● **EXTRACTO DE PÁGINA**:
Chile es el segundo país latinoamericano con mayor porcentaje de población inmigrante (1,5 millones de personas). El 50% de este segmento llegó al país desde 2017. También hay que considerar que los ingresos por pasos no habilitados han aumentado de forma significativa desde 2018, cuando el gobierno implementó las llamadas “visas consulares”, con lo cual comenzó un cierre progresivo de fronteras que se consolidó en pandemia, pese al discurso de “solidaridad” emitido por el presidente Piñera en Cúcuta, en 2019.
La realidad es, por un lado, que existe una población inmigrante maltratada por el Estado, que le asigna un cierto carácter de “ciudadanía de segunda”, y por el otro, hay territorios que se han visto impactados por un aumento sustantivo de los flujos migratorios en poco tiempo, los que, además, se caracterizan por tener altos niveles de concentración territorial, generando un conjunto de condiciones que han elevado la conflictividad local.
Por ejemplo, el 82% de los inmigrantes viven en cinco regiones chilenas, y el 77% total de este segmento poblacional (1.126.030 personas) vive en apenas 42 comunas; todos estos territorios están ubicados mayormente en la zona centro metropolitana y norte-fronteriza del país. Entonces, mientras el promedio de población migrante nacional es de 7,5% al 2020, en Tarapacá, este porcentaje, comparado sobre el total de su población regional -que es lo más importante- es de 18,1%; para Arica y Parinacota es de 11,9%; en Antofagasta es de 14,7% y para la Región Metropolitana es de 11, 1%.

Entradas de la colección
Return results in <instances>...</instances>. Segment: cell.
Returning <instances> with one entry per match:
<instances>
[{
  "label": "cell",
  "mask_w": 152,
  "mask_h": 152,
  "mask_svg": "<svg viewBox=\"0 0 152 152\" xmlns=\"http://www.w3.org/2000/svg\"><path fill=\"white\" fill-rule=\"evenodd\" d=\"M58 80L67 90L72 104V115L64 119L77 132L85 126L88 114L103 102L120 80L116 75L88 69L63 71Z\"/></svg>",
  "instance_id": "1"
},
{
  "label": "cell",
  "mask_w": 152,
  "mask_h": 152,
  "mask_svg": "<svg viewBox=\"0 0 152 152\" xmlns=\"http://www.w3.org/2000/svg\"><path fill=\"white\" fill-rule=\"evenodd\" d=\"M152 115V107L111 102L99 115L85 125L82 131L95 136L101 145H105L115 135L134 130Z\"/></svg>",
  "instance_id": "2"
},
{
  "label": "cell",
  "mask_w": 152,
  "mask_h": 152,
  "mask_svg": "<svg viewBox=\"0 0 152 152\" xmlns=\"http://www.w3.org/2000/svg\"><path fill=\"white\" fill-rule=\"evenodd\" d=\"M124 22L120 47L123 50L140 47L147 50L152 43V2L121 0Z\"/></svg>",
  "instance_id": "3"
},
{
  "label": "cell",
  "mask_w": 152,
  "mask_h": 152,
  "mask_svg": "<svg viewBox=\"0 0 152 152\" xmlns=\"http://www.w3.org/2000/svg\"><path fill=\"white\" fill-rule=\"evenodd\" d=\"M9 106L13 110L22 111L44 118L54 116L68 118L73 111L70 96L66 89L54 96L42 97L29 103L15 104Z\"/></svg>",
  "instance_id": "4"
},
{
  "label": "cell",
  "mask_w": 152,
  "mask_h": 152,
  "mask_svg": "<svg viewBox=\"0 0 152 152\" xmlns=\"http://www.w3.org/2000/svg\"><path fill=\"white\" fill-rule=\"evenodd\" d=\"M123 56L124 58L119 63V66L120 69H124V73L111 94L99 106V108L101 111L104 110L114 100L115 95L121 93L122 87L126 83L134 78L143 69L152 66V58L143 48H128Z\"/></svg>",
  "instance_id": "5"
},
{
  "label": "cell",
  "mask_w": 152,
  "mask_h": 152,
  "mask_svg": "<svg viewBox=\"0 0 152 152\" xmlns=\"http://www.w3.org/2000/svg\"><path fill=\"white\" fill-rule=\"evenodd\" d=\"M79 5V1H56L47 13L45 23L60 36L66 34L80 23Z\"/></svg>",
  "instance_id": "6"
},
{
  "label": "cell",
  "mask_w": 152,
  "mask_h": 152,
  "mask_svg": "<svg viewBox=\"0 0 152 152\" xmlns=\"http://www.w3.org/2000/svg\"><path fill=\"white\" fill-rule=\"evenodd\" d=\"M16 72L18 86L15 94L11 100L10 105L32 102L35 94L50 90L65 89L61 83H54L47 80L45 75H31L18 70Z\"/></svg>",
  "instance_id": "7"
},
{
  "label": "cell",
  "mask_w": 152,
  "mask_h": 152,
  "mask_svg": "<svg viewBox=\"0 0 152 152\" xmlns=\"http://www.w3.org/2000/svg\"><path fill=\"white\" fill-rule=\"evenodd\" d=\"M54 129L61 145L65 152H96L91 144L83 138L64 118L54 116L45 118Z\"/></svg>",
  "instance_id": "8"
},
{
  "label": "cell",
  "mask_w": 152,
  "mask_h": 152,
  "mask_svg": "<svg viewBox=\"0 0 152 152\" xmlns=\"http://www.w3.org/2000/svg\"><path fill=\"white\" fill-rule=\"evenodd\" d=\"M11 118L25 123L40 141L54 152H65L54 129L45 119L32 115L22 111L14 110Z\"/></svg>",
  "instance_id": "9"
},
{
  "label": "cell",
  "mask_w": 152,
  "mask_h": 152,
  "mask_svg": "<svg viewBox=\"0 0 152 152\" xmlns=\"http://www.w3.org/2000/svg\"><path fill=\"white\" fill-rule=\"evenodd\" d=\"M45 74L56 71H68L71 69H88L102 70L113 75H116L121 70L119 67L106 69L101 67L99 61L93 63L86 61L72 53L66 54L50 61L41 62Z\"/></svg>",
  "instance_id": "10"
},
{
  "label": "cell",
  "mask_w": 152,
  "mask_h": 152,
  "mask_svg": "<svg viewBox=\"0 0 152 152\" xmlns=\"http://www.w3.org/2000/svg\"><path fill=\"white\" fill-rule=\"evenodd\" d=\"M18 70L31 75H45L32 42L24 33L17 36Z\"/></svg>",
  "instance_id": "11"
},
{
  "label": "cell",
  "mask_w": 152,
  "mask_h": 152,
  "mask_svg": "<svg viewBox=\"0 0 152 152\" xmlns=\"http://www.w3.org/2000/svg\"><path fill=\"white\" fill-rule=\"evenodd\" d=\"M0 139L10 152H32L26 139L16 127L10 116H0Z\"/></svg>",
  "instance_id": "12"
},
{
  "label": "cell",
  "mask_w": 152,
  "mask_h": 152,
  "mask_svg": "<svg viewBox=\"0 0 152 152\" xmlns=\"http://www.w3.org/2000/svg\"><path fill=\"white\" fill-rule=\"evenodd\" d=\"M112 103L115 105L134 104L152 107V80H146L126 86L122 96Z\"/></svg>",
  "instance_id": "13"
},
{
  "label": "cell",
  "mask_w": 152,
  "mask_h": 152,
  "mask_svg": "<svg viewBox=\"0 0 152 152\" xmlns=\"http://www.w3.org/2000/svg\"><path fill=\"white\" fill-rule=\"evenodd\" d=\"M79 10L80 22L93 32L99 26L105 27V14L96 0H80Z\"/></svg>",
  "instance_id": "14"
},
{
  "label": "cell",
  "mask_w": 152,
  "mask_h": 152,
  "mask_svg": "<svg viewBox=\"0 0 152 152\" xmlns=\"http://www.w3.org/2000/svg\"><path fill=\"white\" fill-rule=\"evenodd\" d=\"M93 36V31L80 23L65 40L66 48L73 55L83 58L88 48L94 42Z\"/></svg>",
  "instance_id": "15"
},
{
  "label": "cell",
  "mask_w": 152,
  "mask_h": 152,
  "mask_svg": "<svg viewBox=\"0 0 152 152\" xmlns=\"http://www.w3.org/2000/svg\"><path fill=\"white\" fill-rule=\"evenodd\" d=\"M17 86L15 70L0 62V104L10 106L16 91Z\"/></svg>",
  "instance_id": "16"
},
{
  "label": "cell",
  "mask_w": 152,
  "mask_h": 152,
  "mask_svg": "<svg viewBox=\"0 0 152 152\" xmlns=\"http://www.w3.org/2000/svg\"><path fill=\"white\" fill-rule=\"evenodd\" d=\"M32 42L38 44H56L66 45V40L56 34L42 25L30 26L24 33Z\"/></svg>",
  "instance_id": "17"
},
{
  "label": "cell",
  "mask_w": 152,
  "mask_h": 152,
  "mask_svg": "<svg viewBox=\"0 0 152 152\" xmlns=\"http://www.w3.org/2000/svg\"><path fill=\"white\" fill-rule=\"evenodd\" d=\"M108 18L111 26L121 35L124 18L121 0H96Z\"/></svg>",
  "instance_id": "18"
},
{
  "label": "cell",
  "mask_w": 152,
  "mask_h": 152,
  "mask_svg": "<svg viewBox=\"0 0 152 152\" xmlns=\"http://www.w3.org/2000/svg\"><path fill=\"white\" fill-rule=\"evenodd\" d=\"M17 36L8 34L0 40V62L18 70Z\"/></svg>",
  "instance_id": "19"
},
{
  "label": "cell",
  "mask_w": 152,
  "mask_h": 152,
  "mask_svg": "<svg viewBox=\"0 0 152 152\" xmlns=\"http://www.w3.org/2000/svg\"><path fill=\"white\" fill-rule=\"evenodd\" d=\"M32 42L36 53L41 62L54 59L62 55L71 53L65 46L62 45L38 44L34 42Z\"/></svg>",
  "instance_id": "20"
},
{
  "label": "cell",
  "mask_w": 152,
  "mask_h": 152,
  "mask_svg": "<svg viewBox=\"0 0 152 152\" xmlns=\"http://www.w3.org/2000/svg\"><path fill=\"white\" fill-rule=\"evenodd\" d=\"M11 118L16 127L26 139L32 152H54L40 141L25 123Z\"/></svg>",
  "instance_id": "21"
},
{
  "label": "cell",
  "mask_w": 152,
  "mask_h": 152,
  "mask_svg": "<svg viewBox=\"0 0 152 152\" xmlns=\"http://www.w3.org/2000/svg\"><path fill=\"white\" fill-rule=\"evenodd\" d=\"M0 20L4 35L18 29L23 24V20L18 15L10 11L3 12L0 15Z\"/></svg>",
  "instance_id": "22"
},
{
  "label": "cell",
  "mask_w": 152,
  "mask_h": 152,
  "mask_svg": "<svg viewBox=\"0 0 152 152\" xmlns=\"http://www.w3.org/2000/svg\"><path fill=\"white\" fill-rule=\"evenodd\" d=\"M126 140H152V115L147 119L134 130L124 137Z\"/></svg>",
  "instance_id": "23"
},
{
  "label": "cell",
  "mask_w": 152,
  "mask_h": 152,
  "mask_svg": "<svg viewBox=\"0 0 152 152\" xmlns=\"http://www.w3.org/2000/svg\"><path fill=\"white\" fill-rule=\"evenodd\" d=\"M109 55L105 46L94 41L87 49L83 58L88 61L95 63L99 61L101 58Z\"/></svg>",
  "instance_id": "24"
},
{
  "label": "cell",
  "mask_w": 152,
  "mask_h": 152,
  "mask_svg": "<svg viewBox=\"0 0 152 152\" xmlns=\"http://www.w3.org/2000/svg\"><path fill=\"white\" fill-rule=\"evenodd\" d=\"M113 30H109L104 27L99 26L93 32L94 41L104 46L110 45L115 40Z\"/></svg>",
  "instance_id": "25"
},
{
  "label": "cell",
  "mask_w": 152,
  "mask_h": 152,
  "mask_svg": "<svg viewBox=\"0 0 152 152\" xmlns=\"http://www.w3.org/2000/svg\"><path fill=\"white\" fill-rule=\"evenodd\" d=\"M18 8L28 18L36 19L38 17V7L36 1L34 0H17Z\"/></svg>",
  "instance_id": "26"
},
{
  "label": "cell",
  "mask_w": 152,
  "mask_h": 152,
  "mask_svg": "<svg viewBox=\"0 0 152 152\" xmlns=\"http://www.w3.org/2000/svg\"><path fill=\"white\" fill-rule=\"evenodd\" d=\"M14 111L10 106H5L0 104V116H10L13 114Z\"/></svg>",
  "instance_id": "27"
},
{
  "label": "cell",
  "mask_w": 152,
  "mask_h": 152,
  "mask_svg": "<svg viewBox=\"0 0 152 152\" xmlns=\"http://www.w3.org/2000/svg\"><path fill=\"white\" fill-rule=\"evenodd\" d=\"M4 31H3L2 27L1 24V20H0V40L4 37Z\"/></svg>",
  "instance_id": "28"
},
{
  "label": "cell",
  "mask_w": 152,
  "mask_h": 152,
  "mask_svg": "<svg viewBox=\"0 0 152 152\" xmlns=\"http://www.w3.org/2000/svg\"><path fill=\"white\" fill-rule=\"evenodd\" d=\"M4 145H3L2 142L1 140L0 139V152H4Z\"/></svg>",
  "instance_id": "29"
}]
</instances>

● **REQUISITOS DEL EJERCICIO**:
Reescribe en forma de lista el párrafo del texto sobre la migración en Chile que empieza con "Chile es el segundo país latinoamericano" y conserva sus datos principales.

● **RESULTADO DEL EJERCICIO**:
- Chile es el segundo país latinoamericano con mayor porcentaje de población inmigrante: 1,5 millones de personas.
- El 50% de esa población llegó desde 2017.
- Los ingresos por pasos no habilitados han aumentado de forma significativa desde 2018.
- En 2018 el gobierno implementó las "visas consulares", con las que comenzó un cierre progresivo de fronteras que se consolidó en pandemia.
- Este cierre se produjo pese al discurso de "solidaridad" del presidente Piñera en Cúcuta, en 2019.